- _LISTED ENTRIES_:
============
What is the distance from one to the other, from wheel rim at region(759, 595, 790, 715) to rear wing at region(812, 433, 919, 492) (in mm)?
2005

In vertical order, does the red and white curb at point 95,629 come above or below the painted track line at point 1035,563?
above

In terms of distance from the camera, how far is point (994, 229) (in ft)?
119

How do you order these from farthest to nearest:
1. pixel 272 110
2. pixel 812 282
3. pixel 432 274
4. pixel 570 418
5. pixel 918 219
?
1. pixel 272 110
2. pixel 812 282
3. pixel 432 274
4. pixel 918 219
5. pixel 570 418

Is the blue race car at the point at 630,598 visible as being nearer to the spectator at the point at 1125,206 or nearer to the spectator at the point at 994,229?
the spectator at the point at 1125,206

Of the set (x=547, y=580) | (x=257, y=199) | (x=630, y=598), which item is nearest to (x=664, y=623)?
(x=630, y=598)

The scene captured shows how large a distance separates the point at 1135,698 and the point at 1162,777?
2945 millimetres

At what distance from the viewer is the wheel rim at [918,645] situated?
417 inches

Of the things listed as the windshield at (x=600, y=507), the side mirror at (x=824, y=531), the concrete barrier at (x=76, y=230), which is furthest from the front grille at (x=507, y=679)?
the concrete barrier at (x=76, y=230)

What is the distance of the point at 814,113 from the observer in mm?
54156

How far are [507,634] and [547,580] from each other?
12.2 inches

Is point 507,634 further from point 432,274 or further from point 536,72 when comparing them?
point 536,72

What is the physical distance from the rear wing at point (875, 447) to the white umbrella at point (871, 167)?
============
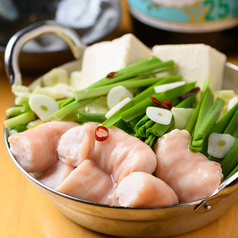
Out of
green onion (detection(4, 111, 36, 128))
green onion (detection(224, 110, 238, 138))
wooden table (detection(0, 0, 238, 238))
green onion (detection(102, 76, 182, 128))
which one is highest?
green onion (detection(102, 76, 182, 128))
============
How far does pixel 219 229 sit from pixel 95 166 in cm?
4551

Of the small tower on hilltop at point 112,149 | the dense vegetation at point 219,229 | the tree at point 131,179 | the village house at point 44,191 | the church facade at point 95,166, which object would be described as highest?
============
- _WHAT IS NEEDED_:
Convert the stretch of material above, from the line containing "In vertical order, does" through the line containing "5. pixel 570 418", into a JSON list of strings with one string per line, leaving out blank lines.

- _TASK RESULT_:
[
  "In vertical order, does the red and white curb at point 95,629 come above or below the painted track line at point 1035,563?",
  "above",
  "In terms of distance from the camera, how far is point (994, 229) (in ft)?",
  "119",
  "How do you order these from farthest to nearest:",
  "1. pixel 272 110",
  "2. pixel 812 282",
  "3. pixel 432 274",
  "4. pixel 570 418",
  "5. pixel 918 219",
  "?",
  "1. pixel 272 110",
  "2. pixel 812 282",
  "3. pixel 432 274",
  "4. pixel 918 219",
  "5. pixel 570 418"
]